**WHAT IS EXPECTED:** Copy each line in the data below that contains the word "family".

**EXCERPTED DATA:**
* * * * * * *
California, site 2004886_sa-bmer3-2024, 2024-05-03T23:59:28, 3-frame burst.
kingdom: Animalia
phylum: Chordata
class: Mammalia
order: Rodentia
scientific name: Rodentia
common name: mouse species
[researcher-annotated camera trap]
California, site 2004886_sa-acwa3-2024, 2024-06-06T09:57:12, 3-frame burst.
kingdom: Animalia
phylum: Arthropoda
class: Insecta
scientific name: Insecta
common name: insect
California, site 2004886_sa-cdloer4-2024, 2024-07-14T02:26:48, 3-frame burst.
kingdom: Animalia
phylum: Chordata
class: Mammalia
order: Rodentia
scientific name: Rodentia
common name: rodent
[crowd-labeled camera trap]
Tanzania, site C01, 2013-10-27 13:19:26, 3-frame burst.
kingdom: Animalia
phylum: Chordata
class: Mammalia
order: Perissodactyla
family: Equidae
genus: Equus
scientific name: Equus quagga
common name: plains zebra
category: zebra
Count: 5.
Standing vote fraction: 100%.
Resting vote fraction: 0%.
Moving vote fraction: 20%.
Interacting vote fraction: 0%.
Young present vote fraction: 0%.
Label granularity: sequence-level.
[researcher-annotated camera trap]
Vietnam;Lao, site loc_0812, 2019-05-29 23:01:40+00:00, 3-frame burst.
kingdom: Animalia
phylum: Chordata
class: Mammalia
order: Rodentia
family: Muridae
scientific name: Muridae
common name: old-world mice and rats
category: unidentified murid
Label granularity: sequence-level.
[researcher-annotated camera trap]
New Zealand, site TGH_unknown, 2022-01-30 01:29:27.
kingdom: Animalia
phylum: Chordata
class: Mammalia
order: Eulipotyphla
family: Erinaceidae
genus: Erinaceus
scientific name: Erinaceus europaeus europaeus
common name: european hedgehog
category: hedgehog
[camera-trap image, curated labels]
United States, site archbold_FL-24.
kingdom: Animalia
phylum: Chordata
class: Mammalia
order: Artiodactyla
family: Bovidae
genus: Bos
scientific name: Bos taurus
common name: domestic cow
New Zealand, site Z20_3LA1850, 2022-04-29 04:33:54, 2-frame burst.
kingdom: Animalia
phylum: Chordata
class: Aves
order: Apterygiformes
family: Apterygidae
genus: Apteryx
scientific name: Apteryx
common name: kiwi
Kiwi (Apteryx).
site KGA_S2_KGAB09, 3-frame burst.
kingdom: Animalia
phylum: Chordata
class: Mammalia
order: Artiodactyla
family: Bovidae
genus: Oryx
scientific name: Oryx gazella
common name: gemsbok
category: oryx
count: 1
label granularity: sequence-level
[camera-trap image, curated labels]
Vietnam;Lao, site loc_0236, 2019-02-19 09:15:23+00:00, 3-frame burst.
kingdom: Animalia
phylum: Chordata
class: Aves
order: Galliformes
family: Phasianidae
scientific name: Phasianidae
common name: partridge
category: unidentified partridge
* * * * * * *
**PROBLEM SOLUTION:**
family: Equidae
family: Muridae
family: Erinaceidae
family: Bovidae
family: Apterygidae
family: Bovidae
family: Phasianidae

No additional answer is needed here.